Description
Hi, thanks your excellent work !
I reproduce your code and find that the training time is too long.
The training time showed on my server is about 25 days, the scripts such as follows:
CUDA_VISIBLE_DEVICES=0
python -m torch.distributed.launch --nproc_per_node=1 ./CIRKD-main/train_cirkd_segformer.py
--teacher-model segformer
--student-model segformer
--teacher-backbone MiT_B4
--student-backbone MiT_B0
--dataset citys
--data ./CIRKD-main/dataset/cityscapes/
--optimizer-type adamw
--pixel-memory-size 2000
--lr 0.0002
--batch-size 4
--workers 16
--crop-size 512 1024
--max-iterations 320000
--save-dir ./CIRKD-main/work_dirs/mit_b0_OnlyKD
--log-dir ./CIRKD-main/work_dirs/mit_b0_OnlyKD
--teacher-pretrained ./segformers/mit_b4.pth
--student-pretrained ./segformers/mit_b0.pth
And the original scripts such as follows:
CUDA_VISIBLE_DEVICES=0,1,2,3,4,5,6,7
python -m torch.distributed.launch --nproc_per_node=8 --master_addr 127.5.0.4 --master_port 26501
train_cirkd_segformer.py
--teacher-model segformer
--student-model segformer
--teacher-backbone MiT_B4
--student-backbone MiT_B0
--dataset citys
--data --data [your dataset path]/cityscapes/
--batch-size 8
--workers 16
--crop-size 1024 1024
--optimizer-type adamw
--pixel-memory-size 2000
--region-contrast-size 1024
--pixel-contrast-size 4096
--kd-temperature 1
--lambda-kd 1.0
--contrast-kd-temperature 1.
--lambda-kd 1.
--lambda-minibatch-pixel 1.
--lambda-memory-pixel 0.1
--lambda-memory-region 0.1
--lr 0.0002
--max-iterations 160000
--save-dir [your directory path to store checkpoint files]
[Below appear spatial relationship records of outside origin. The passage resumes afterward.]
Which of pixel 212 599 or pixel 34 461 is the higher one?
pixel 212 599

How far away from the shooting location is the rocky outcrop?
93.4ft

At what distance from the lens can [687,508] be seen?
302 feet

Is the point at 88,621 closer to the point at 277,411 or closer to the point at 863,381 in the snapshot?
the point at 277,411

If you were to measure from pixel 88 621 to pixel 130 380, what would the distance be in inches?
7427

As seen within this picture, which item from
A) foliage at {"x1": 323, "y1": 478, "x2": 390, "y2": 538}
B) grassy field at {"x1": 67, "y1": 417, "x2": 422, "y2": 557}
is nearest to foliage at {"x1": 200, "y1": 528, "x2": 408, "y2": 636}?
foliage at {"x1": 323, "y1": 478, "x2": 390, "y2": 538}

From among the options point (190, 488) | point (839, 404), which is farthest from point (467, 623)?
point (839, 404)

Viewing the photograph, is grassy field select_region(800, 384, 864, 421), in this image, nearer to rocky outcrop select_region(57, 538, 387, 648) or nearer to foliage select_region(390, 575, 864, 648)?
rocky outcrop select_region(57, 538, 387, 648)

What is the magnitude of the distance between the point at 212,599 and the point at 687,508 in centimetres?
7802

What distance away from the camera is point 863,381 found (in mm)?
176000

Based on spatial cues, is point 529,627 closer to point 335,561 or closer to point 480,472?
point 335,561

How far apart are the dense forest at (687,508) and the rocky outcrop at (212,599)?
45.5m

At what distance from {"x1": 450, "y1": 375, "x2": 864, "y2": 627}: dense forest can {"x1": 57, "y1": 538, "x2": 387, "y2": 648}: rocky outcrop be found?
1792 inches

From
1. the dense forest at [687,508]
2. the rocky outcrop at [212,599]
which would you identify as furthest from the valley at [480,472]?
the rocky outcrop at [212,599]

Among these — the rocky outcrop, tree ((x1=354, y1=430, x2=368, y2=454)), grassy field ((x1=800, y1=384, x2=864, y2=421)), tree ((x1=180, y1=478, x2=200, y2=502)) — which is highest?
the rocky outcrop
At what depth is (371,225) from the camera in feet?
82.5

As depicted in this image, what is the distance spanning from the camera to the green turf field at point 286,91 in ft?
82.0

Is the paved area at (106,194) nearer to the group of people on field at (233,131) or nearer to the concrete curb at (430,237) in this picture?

--log-dir [your directory path to store log files]
--gpu-id 0,1,2,3,4,5,6,7
--teacher-pretrained [your teacher weights path]/segformer_MiT_B4_citys_best_model.pth
--student-pretrained [your pretrained-backbone path]/mit_b0.pth
The reason I use the 320K training iterations is that I use 4 as the batch size.
I only have 1 4090 GPU and cannot run with 16 batchsize following the original CIRKD_Segformer setting. So I want to use the bs4/320K iters comparable with bs8/160K, is it right way to reproduce it?
Could you please share the log file of training train_cirkd_segformer.py?
I'd like to know about your advices and if some parameters are set incorrectly?
Looking forward to your reply. Thanks!
Best Regards!
Jun